## Set exercise 1
According to the term sheet agreement, what does the $90,000 payment from Cytomedix to Fitch, Even and RCA represent?

## Text to read
---------------
Term Sheet Agreement
Exhibit
4.7
This
Term
Sheet Agreement is entered into by and among Cytomedix, Inc. and Fitch, Even,
Tabin & Xxxxxxxx (“Xxxxx, Even”) and Xxxxxx X. Xxxxxxx & Associates
(“RCA”) effective as of this 2nd
day of
August, 2007. Fitch, Even and RCA are referred to collectively as “Counsel.” The
terms set forth herein are the binding, final agreed-upon terms to be
incorporated into one or more definitive agreements (“Definitive Agreements")
that the parties shall use their good faith efforts to enter into.
1. “Retainer
Agreement” means the Amended and Restated Retainer Agreement by and among
Cytomedix and Fitch, Even and RCA effective as of July 29, 2003.
2. Cytomedix
shall pay Fitch, Even and RCA the
sum
of ninety thousand U.S. dollars ($90,000) representing an agreed upon
liquidation of Counsel’s
contingent fee shares of all royalty revenue, as
of
June 30, 2007, which would be due to Counsel pursuant to the terms of the
Retainer
Agreement. Subject to receiving such
payment,
Fitch,
Even and RCA waive and release any and all claims or interests under the
Retainer Agreement, including without limitation any interest in all
amounts
due and
payable to Cytomedix after June 30, 2007, and any and all interest in past
and
future revenue generated from licensing
agreements or sales
of
Cytomedix’s products. RCA does not waive but shall retain its interest in
royalties received from Medtronic pursuant to the separate retainer agreement
between and among Cytomedix, RCA and Fish & Xxxxxxxxxx.
---------------
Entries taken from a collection

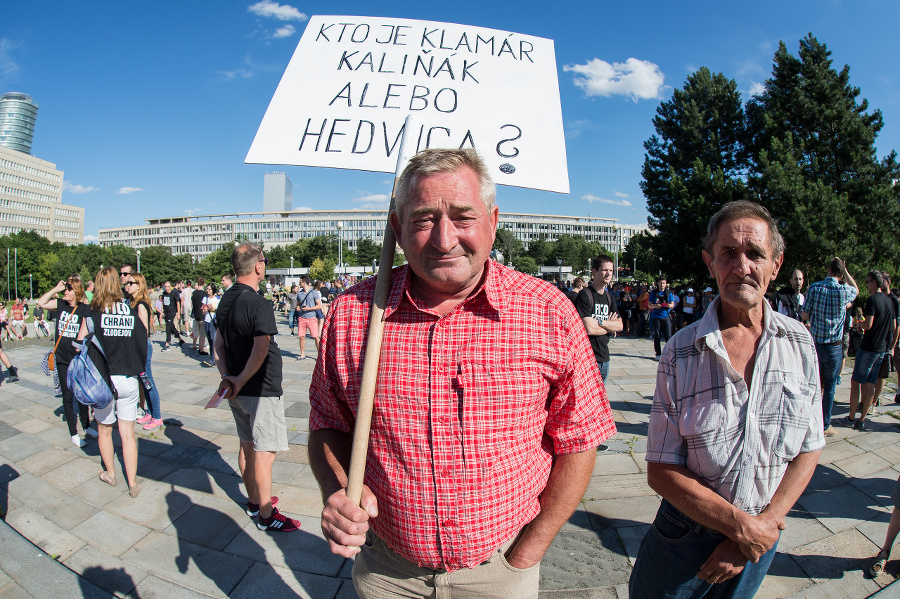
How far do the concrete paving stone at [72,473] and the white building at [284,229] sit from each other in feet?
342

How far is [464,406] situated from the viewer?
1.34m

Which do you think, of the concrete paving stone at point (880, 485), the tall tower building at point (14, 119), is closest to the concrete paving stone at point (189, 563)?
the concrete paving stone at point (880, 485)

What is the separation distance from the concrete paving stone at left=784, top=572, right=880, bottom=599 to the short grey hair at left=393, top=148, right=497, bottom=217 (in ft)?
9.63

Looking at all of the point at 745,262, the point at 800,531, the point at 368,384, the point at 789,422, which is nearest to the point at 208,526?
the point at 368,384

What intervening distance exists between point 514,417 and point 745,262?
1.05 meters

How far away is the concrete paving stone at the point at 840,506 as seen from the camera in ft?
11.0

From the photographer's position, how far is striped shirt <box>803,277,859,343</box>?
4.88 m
---------------
## Set exercise 2
In the listing, start at the line that has "What intervening distance" and go through the end of the listing. Write those lines out again with "camera" swapped for "lens" and everything else left unchanged.

## Response 1
The $90,000 represents an agreed-upon liquidation of Counsel's contingent fee shares of all royalty revenue, as of June 30, 2007, that would be due to Counsel under the terms of the Retainer Agreement.

## Response 2
What intervening distance exists between point 514,417 and point 745,262?
1.05 meters

How far away is the concrete paving stone at the point at 840,506 as seen from the lens in ft?
11.0

From the photographer's position, how far is striped shirt <box>803,277,859,343</box>?
4.88 m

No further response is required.